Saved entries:
+ + +

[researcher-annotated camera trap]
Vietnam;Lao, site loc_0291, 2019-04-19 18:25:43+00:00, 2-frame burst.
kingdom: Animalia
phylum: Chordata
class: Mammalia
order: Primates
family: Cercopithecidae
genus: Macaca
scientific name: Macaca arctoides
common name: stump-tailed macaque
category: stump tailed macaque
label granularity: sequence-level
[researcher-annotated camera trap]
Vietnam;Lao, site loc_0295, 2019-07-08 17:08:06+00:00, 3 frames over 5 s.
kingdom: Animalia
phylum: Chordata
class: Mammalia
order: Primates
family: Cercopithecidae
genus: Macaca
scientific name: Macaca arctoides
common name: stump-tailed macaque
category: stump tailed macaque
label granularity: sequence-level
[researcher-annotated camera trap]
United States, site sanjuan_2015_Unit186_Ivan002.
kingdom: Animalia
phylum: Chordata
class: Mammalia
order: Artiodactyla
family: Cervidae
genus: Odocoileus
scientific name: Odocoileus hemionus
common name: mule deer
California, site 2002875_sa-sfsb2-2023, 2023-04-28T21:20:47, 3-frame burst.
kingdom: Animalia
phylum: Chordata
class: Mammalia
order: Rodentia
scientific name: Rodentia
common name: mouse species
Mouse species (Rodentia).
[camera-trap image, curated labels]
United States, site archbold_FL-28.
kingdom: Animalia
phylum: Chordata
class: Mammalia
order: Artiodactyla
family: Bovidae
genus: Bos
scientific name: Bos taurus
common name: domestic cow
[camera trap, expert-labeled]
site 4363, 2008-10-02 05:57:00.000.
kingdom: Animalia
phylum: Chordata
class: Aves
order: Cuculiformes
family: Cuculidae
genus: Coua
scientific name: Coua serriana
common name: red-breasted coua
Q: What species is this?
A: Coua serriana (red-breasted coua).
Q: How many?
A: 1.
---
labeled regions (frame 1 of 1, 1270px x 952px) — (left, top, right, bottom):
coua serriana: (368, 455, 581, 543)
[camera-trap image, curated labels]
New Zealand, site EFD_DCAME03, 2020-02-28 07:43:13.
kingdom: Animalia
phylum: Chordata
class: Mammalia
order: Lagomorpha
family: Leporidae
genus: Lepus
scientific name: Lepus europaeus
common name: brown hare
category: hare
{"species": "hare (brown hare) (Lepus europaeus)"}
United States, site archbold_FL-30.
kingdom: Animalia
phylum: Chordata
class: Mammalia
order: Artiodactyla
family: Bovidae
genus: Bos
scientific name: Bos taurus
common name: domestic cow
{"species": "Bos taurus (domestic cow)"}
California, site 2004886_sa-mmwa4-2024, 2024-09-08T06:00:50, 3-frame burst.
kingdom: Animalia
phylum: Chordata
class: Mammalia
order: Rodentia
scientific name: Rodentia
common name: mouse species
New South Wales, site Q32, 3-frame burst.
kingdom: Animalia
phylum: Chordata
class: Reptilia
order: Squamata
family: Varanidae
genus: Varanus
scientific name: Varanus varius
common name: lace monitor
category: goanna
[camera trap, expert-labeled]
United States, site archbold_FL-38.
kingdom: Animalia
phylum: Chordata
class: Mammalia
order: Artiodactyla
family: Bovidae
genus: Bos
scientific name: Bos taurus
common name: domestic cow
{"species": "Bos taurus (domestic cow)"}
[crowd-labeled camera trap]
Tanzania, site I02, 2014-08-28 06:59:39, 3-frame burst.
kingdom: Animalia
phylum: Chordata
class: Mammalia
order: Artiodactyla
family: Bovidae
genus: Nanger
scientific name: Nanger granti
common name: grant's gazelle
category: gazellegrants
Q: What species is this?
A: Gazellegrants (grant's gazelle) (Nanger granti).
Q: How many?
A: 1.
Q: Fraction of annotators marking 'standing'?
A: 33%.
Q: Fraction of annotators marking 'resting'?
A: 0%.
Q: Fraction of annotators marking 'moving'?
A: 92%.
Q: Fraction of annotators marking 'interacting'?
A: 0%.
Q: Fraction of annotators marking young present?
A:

+ + +

◆ Aim of the exercise
A single integer is the expected output: the number of lines in the data that include the word "Fraction".

◆ Output for this exercise
5